Em 2011, o deputado Pedro Farmhouse, coautor comigo da iniciava legislativa em 2009, voltou a propor esta medida na legislatura seguinte, desta vez apenas para implementar na comissão. E nesta segunda oportunidade de mudança, o Conselho de Administração da Assembleia da República decidiu demonstrar, num estudo enviado aos deputados, que a água engarrafada servida nas reuniões da comissão custava apenas 259,20 euros por mês. E que para implementar o consumo da água da torneira, o valor era cerca de dez vezes mais, pois até chegaram ao ridículo de considerar os custos de pessoal “para o enchimento, limpeza, colocação e arrumo dos vasilhames”.
E se tem dúvidas sobre a minha história, só precisa de saber que hoje, passados cerca de dez anos, só a Comissão do Ambiente, consome em exclusivo água da torneira, medida implementada, em finais de 2017, com a parceria de sustentabilidade de adesão ao consumo da água da torneira promovida pela EPAL em Lisboa. Todas as outras comissões e o plenário da Assembleia da República continuam a consumir água engarrafada, como se nada tivesse sido deliberado. O Planeta, no Parlamento, parece não existir.
Couto dos Santos, deputado do PSD e Presidente do Conselho de Administração da Assembleia da República, em 2011, representa bem a falta de sensibilidade e estupidez ambiental de alguns dos nossos políticos: “É um absurdo populista que até custa a acreditar que venha de deputados”, referindo-se à proposta de implementar o consumo da água da torneira no parlamento. “Se isso é a resolução dos problemas do país? Temos tanto para nos ocupar.”

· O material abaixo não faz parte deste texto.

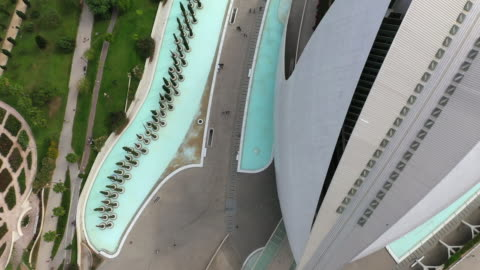 aerial shot of tourists walking on footpath by modern building, drone flying forward over famous landmark in city - valencia, spain - footpath stock videos & royalty-free footage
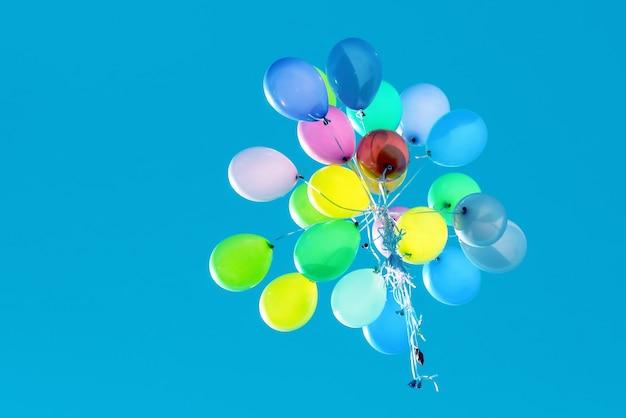 Palloncini multicolori che volano nel cielo blu. evento festivo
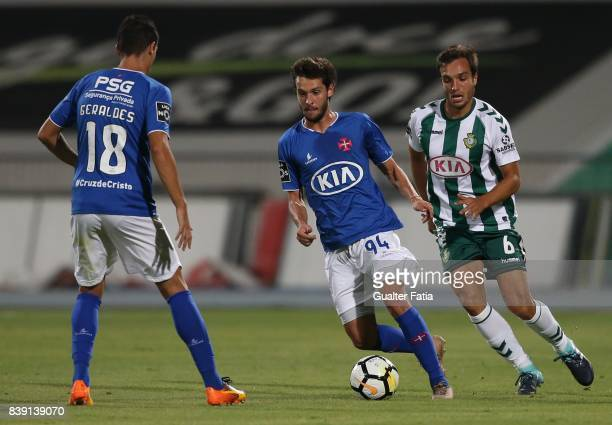 Os Belenenses midfielder Filipe Chaby from Portugal with Vitoria Setubal midfielder Tomas Podstawski from Portugal in action during the Primeira Liga...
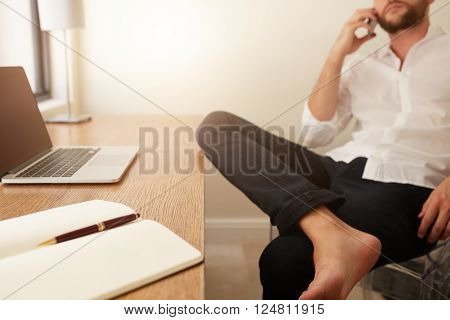 Diary and laptop on desk with businessman sitting in background making a phone call. Home office worktable.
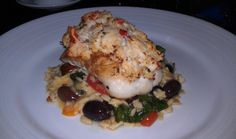 Crab encrusted Black Grouper with tomato, olive, swiss chard orzzo salad.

Temos tanto para nos ocupar que alguns de nós se esqueceram de tratar da nossa casa, do nosso Planeta. Salvar o Planeta tem que passar a ser uma prioridade de todos.
Questiono-me hoje se seria também este o “pântano” a que António Guterres (hoje Secretário Geral da ONU, por mérito próprio, e um dos principais defensores do nosso planeta) se referiu quando abandonou, em 2001, as funções de Primeiro-Ministro de Portugal. É que o “pântano” está na falta de valores, na falta de princípios e na falta de ética. Está na forma em como nos comportamos e em como vivemos!
Hoje tenho uma certeza: António Guterres, Marcelo Rebelo de Sousa, António Costa, eu e 87,5% da população portuguesa bebem água da torneira, porque é a melhor, a mais segura, a mais barata e a mais amiga do ambiente.
Afinal, quem é que encontra, nos dias de hoje, uma razão válida para pedir água engarrafada?
Só nos locais onde não nos é dado acesso à água da torneira! É por isso que é determinante apostar numa rede de bebedouros públicos de âmbito municipal, regional e nacional. Nos jardins, nas praias, nas empresas, nos ginásios, nas repartições públicas, nas escolas, nos hospitais, em todos os eventos ou festas de concentração massiva de pessoas num só local, em todo o lado. E já agora, também na Assembleia da República, que é um bocadinho da nossa casa. Defender o nosso Planeta e o interesse público são desígnios imprescindíveis num político que se preze.